-------- Extracted entries
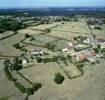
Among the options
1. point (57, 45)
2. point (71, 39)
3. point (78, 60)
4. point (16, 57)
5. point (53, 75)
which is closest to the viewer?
point (53, 75)

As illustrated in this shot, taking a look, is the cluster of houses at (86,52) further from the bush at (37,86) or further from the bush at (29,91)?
the bush at (29,91)

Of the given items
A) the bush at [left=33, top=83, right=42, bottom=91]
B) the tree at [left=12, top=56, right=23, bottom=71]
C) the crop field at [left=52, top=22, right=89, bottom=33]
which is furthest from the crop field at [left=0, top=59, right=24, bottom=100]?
the crop field at [left=52, top=22, right=89, bottom=33]

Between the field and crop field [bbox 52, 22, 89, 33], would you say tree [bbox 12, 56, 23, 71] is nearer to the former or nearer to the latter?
the field

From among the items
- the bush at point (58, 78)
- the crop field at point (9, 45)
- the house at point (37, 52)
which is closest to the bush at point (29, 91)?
the bush at point (58, 78)

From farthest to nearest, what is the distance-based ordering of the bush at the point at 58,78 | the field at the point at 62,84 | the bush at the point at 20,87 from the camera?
the bush at the point at 58,78 → the bush at the point at 20,87 → the field at the point at 62,84

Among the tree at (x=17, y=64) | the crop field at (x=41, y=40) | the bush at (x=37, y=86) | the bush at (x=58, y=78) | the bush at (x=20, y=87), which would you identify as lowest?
the crop field at (x=41, y=40)

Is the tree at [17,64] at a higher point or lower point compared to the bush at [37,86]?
lower

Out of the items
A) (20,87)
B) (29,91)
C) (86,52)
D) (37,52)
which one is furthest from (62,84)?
(37,52)

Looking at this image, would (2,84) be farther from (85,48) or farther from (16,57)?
(85,48)

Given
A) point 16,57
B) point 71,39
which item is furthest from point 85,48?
point 16,57

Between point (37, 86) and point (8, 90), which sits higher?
point (37, 86)

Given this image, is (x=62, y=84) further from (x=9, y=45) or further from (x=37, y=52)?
(x=9, y=45)
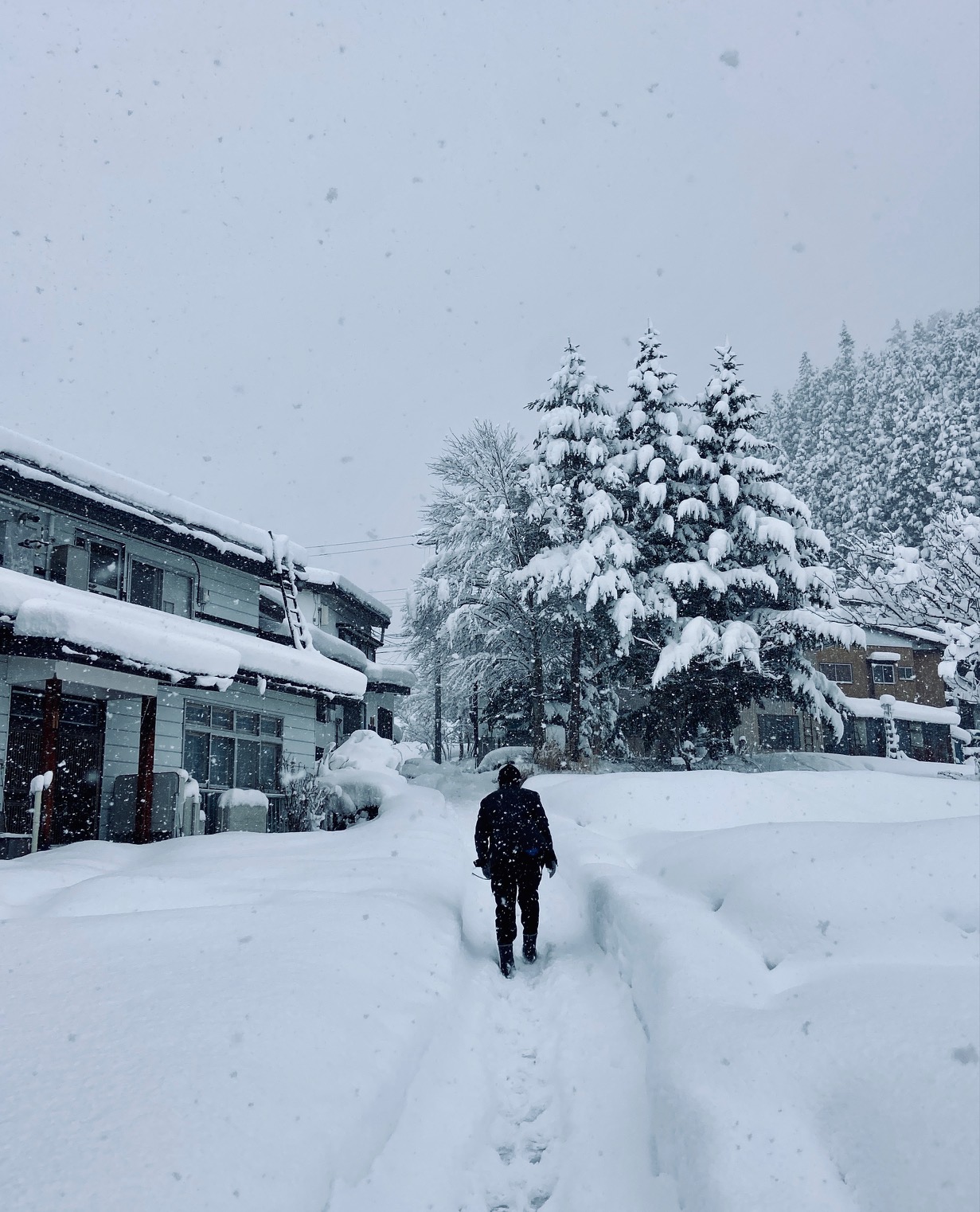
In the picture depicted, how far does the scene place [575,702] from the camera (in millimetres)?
23359

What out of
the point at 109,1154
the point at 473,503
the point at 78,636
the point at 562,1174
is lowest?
the point at 562,1174

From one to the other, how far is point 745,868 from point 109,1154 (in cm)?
456

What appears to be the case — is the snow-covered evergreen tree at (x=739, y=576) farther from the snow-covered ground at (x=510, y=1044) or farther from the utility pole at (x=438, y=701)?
the snow-covered ground at (x=510, y=1044)

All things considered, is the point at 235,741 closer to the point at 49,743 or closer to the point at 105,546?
the point at 105,546

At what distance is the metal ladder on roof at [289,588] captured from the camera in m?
17.2

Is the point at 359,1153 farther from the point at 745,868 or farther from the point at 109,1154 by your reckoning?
the point at 745,868

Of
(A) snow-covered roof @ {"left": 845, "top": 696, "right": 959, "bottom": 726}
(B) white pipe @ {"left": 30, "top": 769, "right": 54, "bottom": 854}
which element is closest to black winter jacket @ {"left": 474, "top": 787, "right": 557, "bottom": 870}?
(B) white pipe @ {"left": 30, "top": 769, "right": 54, "bottom": 854}

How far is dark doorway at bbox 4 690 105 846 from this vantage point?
37.2 ft

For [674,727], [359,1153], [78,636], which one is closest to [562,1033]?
[359,1153]

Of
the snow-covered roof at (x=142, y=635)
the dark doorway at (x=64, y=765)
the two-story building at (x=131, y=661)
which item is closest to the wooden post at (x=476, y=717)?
the two-story building at (x=131, y=661)

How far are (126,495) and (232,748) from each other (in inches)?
209

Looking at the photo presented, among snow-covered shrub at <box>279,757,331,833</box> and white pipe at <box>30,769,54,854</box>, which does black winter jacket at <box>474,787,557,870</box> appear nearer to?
white pipe at <box>30,769,54,854</box>

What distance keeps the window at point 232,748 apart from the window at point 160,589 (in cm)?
197

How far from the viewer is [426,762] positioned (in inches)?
1385
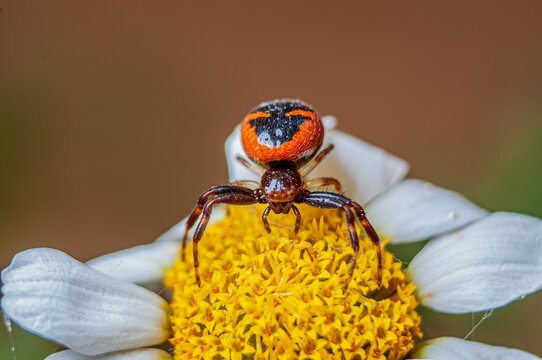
----------------
Objective:
Switch "crop field" to "farm plot" in everything above from the line containing "Between the field" down to the line containing "the bush at the point at 58,78 →", and give back only those lines with nothing else changed.

Output for this task:
Between the field and farm plot [bbox 52, 22, 89, 33], would you say tree [bbox 12, 56, 23, 71] is nearer to the former or nearer to the latter?
the field

From among the items
- the bush at point (58, 78)
- the farm plot at point (9, 45)
- the house at point (37, 52)
which is closest to the bush at point (29, 91)?
the bush at point (58, 78)

From farthest to nearest, what is the distance-based ordering of the bush at the point at 58,78 | the field at the point at 62,84 | the bush at the point at 20,87 from the camera?
the bush at the point at 58,78 → the bush at the point at 20,87 → the field at the point at 62,84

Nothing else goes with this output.